WHAT IS ASKED:
1. Reproduce verbatim the part of the patent claim text starting at "8. The method" and ending at "of the organization.".
2. Decide whether each statement agrees with the patent claim text. Answer yes or no for each, and quote the deciding words of the text.
(a) In claim 9, the prompt for the generative language model includes the guideline documentation.
(b) When the score exceeds the threshold, the next message is transmitted to the user device.
(c) In claim 8, the user device associated with the user belongs to the same group as the human agent.
3. Using the patent claim text, answer each question.
(a) What kind of storage medium does the computer program product of claim 9 comprise?
(b) What does the session information comprise?
(c) In claim 8, what is received from a user device associated with the group?

PROVIDED PASSAGE:

+---+

8. The method of claim 1, wherein the human agent is part of a group of an organization that includes the online system, the method further comprising:
receiving from a user device associated with the group the guidelines for responding to questions in the particular domain; and
providing the user device associated with the user with a response from the human agent to the question, wherein the user device associated with the user is part of a different group of the organization.
9. A computer program product comprising a non-transitory computer readable storage medium having instructions encoded thereon that, when executed by a processor of a computer system, cause the computer system to perform steps comprising:
receiving a question from a client device associated with a user of an online system;
identifying a particular domain associated with the question;
identifying an intake AI agent associated with the particular domain of a plurality of intake AI agents;
accessing guideline documentation associated with the particular domain, wherein the guideline documentation comprises one or more documents describing guidelines for responding to questions in the particular domain;
maintaining an online chat session between a user device associated with a user and an online system, the online chat session including one or more rounds of messaging between the user and the intake artificial intelligence (AI) agent to gather context in order to respond the question of the user, wherein a round of messaging includes:
receiving, from the user device, a message that includes a description of a context associated with the question,
prompting the intake AI agent, wherein prompting the intake AI agent comprises generating a prompt for a generative language model, wherein the prompt for the generative language model comprises (1) a history of the messaging, (2) the guideline documentation, (3) a definition of a response format, and (4) natural-language instructions to generate an output in the response format for responding to the prompt, wherein the output includes a score indicating whether enough context regarding the question has been gathered to transfer the question to a human agent, and a next message to send back to the user device,
receiving a response to the prompt from the generative language model, wherein the response comprises the score and the next message, and
responsive to the score not exceeding a threshold, transmitting a message to the user device in accordance with the indication of the next message;
detecting, in a round of messaging of the one or more rounds of messaging, that a score in a response from the generative language model exceeds the threshold;
responsive to detecting that the score exceeds the threshold, prompting the intake AI agent to generate session information of the online chat session, wherein prompting the intake AI agent comprises generating another prompt for the generative language model, wherein the other prompt for the generative language model comprises a history of the messaging and instructions for the generative language model to generate a summary of the online chat session and the question of the user;
receiving a response from the generative language model, wherein the response comprises the session information, wherein the session information comprises the summary of the online chat session and the question of the user; and
providing the session information to a user device associated with the human agent, the session information including the question and context associated with the question that was gathered during the one or more rounds of messaging.

+---+

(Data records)
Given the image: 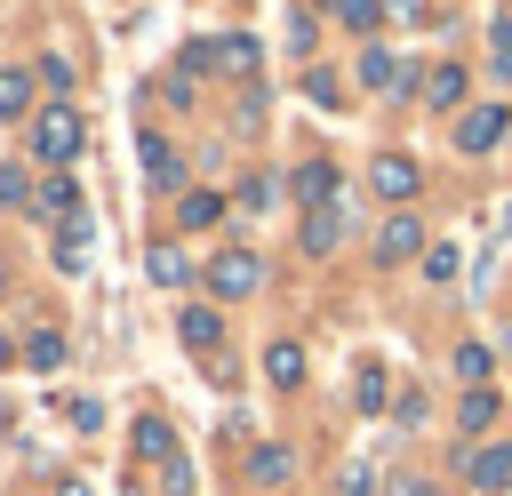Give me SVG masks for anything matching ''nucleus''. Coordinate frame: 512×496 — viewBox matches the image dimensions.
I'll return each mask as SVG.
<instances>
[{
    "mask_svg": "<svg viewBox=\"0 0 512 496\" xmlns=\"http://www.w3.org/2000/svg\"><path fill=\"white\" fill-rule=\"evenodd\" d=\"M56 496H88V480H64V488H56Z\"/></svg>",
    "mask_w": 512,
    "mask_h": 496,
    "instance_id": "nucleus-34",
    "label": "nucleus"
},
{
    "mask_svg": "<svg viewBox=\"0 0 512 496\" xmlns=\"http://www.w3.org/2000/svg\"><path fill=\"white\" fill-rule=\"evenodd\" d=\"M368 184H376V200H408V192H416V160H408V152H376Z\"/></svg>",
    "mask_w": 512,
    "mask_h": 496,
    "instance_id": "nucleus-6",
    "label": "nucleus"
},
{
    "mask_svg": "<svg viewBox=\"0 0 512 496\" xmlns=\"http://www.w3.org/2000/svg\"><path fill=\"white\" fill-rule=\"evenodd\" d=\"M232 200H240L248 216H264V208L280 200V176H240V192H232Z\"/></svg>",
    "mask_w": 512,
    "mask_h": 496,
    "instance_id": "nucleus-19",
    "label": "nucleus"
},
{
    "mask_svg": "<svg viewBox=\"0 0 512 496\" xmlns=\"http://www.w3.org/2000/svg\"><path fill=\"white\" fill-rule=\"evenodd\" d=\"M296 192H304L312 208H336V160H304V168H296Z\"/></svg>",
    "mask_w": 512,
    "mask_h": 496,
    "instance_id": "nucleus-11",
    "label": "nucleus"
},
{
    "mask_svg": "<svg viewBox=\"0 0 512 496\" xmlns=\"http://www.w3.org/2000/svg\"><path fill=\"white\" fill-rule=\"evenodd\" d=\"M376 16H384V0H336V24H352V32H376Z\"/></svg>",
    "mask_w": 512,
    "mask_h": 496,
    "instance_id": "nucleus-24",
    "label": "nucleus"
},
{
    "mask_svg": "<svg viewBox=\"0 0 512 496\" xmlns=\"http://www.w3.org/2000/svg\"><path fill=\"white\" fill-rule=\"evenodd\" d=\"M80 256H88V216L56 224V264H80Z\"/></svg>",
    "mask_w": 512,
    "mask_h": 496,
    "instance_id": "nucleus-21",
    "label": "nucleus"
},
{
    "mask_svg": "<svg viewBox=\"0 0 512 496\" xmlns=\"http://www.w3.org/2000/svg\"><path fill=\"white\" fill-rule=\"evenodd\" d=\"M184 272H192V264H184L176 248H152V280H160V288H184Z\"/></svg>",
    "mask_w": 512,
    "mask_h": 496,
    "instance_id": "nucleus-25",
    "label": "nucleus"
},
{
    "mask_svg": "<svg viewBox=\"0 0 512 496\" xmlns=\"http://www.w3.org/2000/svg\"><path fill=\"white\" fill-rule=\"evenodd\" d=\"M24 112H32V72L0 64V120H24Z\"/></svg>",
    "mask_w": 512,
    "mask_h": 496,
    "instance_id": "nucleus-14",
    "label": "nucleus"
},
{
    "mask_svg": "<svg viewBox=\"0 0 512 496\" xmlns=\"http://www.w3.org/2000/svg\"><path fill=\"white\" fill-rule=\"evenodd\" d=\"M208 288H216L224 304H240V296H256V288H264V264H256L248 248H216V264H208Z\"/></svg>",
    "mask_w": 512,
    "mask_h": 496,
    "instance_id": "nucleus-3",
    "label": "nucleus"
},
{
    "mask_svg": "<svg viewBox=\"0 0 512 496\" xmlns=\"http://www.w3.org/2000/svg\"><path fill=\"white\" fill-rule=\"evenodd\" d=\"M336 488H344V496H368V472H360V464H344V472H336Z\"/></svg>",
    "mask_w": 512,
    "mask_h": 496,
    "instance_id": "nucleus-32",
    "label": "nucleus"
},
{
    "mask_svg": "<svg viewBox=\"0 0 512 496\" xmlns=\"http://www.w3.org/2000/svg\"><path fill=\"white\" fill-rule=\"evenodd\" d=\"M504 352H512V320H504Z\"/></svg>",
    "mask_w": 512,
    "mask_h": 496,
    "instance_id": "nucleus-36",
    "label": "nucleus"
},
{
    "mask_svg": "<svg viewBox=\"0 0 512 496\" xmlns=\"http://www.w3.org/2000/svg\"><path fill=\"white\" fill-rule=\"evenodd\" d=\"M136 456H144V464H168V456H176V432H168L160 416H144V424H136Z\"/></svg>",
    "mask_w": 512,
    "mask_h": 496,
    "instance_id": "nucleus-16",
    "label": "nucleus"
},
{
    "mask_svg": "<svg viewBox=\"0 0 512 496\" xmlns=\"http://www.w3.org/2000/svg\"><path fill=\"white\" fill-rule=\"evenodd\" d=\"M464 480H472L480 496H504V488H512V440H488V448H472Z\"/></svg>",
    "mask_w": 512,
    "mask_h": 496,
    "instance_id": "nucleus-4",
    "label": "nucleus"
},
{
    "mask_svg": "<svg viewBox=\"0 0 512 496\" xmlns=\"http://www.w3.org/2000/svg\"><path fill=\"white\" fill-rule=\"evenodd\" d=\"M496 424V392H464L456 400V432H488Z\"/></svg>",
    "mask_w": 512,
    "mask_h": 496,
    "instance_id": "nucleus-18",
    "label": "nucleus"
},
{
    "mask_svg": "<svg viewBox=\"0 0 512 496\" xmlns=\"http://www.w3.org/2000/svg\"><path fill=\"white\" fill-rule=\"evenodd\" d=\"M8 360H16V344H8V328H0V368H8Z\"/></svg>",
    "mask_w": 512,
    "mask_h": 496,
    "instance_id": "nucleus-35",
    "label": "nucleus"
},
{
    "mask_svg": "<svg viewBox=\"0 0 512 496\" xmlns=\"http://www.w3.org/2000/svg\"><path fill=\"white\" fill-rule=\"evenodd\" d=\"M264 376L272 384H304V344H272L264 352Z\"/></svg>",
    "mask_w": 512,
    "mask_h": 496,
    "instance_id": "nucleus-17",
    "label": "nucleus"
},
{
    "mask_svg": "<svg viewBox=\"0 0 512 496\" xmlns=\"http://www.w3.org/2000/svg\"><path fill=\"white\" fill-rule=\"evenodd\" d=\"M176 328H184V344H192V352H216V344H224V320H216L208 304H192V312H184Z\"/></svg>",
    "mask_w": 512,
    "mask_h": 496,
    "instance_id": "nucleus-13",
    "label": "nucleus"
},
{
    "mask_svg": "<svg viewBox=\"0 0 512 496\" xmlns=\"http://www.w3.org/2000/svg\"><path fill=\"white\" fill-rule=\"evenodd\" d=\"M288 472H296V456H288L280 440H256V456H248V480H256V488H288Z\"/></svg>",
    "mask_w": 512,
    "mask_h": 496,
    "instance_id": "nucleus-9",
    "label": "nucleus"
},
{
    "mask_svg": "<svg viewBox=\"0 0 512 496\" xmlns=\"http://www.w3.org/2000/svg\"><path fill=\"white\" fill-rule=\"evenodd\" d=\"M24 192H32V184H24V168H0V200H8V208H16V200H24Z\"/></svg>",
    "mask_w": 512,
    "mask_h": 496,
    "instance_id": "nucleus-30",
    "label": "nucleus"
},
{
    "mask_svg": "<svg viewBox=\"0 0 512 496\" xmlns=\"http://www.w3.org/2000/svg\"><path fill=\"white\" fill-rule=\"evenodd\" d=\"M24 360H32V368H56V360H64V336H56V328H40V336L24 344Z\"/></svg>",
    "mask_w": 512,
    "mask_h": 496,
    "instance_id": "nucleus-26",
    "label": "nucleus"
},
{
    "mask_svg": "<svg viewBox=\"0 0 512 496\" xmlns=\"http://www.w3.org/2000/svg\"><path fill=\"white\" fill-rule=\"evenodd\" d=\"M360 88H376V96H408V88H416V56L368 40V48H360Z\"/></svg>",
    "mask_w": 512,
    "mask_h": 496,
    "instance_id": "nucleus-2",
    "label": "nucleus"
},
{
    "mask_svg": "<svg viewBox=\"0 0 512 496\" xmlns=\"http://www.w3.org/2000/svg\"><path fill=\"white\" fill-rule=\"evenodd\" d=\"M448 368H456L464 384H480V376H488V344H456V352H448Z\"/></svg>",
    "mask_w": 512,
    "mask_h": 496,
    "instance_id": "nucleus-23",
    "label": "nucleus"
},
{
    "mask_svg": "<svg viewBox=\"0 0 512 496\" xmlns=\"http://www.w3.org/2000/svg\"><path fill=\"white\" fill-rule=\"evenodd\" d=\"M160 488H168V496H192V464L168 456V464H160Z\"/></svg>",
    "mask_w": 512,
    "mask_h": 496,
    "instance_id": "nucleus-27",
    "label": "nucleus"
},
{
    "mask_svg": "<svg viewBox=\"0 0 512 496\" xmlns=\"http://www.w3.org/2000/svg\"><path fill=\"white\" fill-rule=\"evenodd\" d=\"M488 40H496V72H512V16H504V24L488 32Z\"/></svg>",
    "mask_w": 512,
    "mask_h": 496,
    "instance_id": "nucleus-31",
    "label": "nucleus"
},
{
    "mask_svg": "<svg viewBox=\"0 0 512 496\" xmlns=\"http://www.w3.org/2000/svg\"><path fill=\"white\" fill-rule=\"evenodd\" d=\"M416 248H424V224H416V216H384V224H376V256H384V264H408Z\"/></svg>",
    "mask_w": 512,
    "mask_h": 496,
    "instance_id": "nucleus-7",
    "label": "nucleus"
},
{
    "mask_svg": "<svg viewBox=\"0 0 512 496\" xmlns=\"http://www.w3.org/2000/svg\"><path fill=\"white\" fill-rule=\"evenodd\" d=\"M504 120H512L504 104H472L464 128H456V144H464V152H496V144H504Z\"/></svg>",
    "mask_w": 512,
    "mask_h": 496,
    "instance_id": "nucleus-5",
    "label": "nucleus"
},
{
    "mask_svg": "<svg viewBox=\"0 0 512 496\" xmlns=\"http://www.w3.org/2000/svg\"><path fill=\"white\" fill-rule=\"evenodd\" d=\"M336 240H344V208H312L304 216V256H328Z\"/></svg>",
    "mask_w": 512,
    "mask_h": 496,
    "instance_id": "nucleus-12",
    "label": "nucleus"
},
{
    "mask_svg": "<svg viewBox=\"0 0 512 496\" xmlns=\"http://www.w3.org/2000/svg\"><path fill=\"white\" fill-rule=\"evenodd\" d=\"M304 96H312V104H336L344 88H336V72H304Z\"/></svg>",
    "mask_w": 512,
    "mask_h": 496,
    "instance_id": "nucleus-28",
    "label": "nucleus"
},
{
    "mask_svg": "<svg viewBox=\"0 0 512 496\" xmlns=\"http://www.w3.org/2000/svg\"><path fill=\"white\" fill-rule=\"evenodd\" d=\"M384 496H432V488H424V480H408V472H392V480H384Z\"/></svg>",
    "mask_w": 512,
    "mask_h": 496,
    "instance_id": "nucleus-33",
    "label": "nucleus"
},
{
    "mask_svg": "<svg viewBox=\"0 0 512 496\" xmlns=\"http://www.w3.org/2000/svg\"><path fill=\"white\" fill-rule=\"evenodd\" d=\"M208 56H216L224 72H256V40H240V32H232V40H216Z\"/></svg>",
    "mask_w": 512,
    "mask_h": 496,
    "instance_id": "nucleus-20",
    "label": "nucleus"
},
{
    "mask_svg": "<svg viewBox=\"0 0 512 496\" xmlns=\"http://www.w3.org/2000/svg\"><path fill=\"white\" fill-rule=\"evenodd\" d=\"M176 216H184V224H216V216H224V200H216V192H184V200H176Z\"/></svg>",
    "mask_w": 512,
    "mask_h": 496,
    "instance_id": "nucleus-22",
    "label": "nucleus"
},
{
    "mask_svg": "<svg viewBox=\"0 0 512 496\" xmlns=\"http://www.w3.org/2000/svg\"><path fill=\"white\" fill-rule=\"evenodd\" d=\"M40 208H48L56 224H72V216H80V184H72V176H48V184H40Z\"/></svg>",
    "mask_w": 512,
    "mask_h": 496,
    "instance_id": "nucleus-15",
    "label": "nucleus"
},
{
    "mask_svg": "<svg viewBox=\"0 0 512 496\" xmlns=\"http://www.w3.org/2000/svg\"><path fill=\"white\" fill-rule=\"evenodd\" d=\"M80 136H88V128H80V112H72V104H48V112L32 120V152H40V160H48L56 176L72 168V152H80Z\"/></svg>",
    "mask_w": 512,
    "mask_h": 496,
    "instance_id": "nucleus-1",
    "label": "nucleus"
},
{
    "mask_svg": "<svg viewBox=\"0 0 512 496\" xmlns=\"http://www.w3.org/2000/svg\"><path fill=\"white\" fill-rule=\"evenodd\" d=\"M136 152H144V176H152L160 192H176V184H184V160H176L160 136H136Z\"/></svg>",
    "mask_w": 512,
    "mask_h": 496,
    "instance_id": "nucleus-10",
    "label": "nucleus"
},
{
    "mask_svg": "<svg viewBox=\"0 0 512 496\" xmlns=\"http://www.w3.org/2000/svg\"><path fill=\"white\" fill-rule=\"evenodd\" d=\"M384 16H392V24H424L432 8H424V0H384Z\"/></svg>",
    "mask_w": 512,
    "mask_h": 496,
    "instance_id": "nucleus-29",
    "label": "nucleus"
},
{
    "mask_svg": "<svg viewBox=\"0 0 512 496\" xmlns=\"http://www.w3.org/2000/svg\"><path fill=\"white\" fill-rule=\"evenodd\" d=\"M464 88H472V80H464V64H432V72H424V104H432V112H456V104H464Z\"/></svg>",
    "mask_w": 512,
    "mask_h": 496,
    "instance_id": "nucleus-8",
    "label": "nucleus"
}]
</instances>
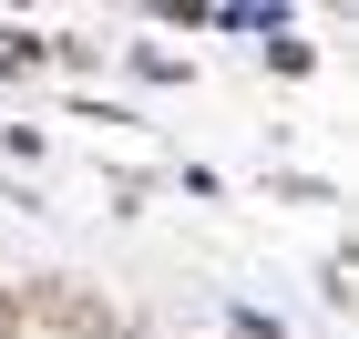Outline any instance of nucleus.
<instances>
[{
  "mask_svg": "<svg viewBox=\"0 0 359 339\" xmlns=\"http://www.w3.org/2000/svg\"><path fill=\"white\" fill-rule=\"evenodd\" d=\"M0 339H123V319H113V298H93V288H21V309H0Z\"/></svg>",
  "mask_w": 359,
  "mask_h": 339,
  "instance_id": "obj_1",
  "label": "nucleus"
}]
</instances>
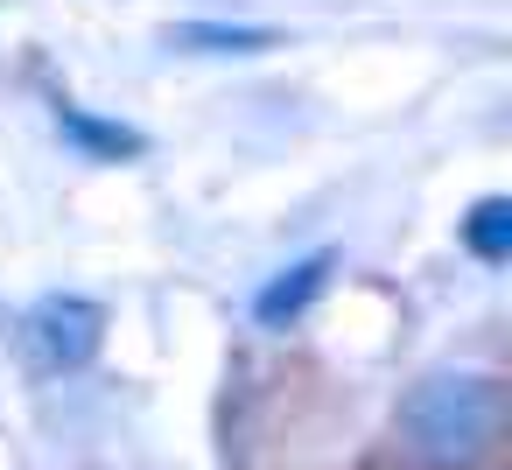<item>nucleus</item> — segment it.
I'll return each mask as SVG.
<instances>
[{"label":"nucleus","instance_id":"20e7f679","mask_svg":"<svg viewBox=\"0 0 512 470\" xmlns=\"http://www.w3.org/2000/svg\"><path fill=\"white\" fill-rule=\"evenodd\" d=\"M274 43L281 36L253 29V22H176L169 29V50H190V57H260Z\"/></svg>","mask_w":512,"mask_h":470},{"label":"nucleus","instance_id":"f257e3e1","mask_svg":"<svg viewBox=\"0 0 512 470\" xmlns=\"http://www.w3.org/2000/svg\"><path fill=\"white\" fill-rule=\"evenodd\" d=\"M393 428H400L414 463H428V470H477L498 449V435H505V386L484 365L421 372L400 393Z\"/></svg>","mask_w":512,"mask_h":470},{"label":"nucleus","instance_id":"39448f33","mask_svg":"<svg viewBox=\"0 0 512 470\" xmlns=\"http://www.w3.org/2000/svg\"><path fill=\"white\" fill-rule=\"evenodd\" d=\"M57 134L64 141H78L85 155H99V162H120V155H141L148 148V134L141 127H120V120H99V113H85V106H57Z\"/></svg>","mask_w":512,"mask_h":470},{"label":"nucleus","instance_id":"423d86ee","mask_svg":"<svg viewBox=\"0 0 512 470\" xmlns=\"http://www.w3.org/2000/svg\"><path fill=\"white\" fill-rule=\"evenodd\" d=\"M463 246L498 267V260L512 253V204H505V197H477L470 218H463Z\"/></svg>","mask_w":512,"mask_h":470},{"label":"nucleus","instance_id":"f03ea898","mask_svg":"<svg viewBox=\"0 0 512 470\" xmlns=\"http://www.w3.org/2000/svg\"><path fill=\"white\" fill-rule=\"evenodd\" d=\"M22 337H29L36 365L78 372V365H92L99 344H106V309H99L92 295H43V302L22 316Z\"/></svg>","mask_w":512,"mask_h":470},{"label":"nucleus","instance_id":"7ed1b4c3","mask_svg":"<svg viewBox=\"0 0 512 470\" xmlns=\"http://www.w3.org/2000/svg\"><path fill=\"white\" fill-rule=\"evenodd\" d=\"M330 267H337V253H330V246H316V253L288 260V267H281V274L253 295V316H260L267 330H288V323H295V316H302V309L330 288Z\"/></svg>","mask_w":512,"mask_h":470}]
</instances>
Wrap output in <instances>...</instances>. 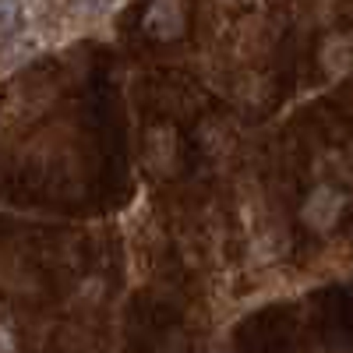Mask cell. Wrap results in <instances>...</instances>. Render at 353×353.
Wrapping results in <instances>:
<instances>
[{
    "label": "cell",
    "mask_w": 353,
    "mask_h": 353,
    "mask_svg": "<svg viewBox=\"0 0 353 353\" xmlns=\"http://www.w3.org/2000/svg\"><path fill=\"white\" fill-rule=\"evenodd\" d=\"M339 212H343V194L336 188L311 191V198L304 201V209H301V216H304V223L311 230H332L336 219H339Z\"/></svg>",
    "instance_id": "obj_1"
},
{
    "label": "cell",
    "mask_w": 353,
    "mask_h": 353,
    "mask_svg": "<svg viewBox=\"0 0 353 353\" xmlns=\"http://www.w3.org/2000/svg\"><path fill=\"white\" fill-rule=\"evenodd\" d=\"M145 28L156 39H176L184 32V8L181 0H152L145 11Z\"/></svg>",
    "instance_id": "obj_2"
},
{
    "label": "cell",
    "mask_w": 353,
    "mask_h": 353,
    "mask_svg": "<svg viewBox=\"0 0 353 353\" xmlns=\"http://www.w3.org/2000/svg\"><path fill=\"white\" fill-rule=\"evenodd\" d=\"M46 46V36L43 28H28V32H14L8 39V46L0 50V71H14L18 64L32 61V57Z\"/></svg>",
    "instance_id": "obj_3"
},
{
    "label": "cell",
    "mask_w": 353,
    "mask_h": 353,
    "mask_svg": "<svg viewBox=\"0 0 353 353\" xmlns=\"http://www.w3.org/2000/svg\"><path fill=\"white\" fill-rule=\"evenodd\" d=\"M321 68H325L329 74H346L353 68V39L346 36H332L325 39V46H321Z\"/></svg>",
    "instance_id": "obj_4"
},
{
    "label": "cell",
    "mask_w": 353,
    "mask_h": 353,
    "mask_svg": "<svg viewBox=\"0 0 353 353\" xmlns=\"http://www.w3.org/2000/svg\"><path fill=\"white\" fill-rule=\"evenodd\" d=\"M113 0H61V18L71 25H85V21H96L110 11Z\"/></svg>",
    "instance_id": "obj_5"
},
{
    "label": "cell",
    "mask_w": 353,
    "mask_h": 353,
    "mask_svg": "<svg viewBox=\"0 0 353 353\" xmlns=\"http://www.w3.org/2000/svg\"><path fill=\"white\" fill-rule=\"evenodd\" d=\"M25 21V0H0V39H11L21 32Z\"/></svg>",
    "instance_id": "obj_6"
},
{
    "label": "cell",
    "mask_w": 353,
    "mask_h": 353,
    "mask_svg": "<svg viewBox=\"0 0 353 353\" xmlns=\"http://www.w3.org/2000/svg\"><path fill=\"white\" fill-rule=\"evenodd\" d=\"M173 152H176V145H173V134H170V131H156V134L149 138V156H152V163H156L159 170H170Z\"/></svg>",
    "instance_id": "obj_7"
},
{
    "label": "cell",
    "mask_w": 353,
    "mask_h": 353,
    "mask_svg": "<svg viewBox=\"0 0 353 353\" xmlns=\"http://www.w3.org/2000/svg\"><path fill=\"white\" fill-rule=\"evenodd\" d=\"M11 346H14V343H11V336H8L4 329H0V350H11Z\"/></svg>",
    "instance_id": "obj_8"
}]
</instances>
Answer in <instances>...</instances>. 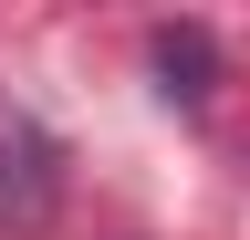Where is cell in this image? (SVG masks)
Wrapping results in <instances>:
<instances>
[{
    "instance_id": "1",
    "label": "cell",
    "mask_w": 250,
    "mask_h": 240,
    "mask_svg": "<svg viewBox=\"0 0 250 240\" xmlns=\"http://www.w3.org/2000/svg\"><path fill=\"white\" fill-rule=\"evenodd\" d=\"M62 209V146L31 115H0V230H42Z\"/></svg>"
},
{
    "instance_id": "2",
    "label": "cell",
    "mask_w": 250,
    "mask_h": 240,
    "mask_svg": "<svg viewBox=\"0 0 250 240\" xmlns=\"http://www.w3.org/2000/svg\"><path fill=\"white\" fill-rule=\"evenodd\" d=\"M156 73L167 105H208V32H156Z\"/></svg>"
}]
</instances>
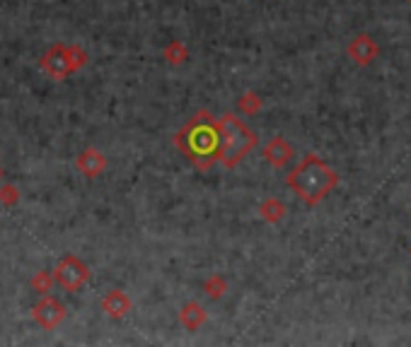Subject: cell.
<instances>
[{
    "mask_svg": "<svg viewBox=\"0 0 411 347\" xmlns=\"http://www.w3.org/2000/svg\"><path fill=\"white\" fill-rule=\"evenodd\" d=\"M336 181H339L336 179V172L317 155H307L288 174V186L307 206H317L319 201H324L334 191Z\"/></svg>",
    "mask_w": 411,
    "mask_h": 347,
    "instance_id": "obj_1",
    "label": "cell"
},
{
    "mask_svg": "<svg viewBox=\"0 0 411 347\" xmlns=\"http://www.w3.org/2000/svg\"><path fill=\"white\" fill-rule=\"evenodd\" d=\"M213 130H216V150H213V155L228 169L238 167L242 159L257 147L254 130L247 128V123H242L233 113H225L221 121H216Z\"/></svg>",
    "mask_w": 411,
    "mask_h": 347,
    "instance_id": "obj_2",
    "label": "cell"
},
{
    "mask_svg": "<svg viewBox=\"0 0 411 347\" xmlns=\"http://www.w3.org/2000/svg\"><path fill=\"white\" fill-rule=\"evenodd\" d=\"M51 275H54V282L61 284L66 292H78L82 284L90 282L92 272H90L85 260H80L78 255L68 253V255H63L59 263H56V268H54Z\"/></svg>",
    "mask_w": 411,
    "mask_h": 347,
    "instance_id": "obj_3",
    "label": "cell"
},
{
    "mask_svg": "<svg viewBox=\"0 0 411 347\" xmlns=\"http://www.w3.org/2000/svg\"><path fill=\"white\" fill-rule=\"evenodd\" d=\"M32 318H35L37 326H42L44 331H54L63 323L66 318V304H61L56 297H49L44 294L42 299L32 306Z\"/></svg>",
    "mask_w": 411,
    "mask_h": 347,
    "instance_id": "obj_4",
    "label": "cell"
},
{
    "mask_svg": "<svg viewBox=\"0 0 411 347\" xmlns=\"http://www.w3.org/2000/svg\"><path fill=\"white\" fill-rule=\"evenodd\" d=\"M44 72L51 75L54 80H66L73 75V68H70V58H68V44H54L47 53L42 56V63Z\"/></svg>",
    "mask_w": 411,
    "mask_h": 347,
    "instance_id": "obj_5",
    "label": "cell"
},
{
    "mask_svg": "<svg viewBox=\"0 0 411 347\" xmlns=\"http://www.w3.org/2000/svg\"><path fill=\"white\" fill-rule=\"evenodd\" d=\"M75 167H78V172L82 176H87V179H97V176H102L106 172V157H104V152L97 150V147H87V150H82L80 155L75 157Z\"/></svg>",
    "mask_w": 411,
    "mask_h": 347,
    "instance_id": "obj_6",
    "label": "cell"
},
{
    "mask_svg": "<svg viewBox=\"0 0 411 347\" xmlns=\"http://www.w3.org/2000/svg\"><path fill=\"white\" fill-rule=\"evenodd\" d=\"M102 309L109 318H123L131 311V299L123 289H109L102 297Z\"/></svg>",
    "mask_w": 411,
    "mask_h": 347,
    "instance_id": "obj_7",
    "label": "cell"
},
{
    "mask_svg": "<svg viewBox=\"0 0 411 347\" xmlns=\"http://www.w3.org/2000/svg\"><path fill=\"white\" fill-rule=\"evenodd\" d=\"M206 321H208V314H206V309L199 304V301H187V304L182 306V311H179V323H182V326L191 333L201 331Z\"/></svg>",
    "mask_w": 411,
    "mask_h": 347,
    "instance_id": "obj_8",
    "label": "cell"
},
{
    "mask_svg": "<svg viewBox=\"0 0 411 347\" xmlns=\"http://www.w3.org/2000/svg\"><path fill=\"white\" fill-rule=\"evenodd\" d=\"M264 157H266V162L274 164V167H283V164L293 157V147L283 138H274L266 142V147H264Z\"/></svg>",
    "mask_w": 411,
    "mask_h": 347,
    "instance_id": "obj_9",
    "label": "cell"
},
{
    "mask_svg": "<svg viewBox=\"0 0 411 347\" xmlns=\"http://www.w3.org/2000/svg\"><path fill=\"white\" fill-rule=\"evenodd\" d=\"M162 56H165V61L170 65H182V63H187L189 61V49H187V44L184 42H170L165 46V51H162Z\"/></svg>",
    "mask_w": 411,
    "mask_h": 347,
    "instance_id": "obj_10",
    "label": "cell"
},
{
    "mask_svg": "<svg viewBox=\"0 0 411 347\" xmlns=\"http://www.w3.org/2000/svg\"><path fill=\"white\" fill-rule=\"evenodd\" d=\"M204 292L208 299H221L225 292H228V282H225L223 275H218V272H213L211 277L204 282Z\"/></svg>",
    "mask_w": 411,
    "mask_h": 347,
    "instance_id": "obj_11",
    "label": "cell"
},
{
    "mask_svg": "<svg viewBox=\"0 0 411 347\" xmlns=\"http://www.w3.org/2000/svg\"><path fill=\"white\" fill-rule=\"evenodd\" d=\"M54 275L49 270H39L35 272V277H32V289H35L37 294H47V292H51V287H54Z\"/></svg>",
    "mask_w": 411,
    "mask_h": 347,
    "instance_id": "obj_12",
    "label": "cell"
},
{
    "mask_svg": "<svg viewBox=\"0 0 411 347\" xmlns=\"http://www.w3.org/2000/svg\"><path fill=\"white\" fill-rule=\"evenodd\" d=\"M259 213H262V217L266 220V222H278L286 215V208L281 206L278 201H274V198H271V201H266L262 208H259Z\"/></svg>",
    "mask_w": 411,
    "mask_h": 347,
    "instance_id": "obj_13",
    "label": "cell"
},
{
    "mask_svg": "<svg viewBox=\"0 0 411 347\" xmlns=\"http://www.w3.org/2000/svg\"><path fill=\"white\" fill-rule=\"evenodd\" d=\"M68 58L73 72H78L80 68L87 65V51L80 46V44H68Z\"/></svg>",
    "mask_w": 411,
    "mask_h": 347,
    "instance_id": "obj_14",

+---+

ANSWERS TO EACH TASK:
1.
8. The method of claim 1, wherein the human agent is part of a group of an organization that includes the online system, the method further comprising:
receiving from a user device associated with the group the guidelines for responding to questions in the particular domain; and
providing the user device associated with the user with a response from the human agent to the question, wherein the user device associated with the user is part of a different group of the organization.

2.
(a) Yes: "(2) the guideline documentation"
(b) No: "responsive to the score not exceeding a threshold, transmitting a message to the user device in accordance with the indication of the next message"
(c) No: "the user device associated with the user is part of a different group of the organization"

3.
(a) A non-transitory computer readable storage medium.
(b) The summary of the online chat session and the question of the user.
(c) The guidelines for responding to questions in the particular domain.